Static and dynamic analysis of a flextensional transducer with an axial piezoelectric actuation

The objective of this paper is to describe the mathematical modelling and numerical testing of the static behaviour and natural frequency of a flexure hinge transducer. The actuator is constructed of two parallel beams mounted by stiff links with an offset to a piezoceramic rod. A monolithic hinge lever mechanism is applied by cutting constricted hinges at the links to generate and magnify the in-plane displacement created by the application of a voltage to the piezorod. This mechanism enables the piezoelectric transducers to amplify displacement efficiently. A non-linear analytical model of the actuator is developed on the basis of Hamilton's principle and solved with use of the perturbation method. During the numerical analysis, the static deflection and internal axial force generated by the electric field application are determined by changing actuator properties such as the distance between the beams and the rod as well as the stiffness of the constricted hinges.
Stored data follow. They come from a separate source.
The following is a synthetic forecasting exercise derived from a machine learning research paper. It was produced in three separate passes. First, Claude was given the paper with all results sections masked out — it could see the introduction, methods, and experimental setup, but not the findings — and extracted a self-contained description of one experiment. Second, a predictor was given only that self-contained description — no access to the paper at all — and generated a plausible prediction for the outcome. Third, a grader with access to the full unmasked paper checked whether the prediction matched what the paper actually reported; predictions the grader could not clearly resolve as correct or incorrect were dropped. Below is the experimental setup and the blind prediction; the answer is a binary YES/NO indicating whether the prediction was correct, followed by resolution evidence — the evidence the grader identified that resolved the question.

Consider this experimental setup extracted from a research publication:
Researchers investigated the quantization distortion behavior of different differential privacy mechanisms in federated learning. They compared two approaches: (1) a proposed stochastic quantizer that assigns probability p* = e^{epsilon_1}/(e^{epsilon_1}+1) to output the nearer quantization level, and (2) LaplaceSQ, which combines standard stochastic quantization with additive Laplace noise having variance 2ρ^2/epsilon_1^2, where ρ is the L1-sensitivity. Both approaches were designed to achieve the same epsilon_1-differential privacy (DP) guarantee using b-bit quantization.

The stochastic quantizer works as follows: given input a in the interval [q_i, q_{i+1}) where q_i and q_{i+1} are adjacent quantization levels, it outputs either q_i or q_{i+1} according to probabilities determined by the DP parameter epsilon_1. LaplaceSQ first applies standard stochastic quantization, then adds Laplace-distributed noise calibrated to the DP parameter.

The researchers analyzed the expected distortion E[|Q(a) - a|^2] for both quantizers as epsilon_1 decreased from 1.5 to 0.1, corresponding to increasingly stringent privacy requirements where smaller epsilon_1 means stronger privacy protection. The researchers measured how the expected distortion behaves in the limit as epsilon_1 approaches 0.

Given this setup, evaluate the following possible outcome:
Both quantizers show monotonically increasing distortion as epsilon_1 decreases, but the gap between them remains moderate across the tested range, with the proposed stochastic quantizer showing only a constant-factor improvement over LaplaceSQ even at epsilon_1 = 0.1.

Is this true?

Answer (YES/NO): NO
It is shown that for the flextensional actuator with a very high flexibility of constricted hinges, the generated transverse displacement is limited by the maximum electric field as the characteristic property for each piezoceramic material. In the dynamic analysis, the fundamental vibration frequency and the adequate modes are studied in relation to the piezoelectric force. The natural vibration frequency, affected by the piezoelectric force, also depends on the stiffness of the beam supports, the matched beam and rod materials, the ratio of the cross section of the rod to the beam and the direction of the electric field.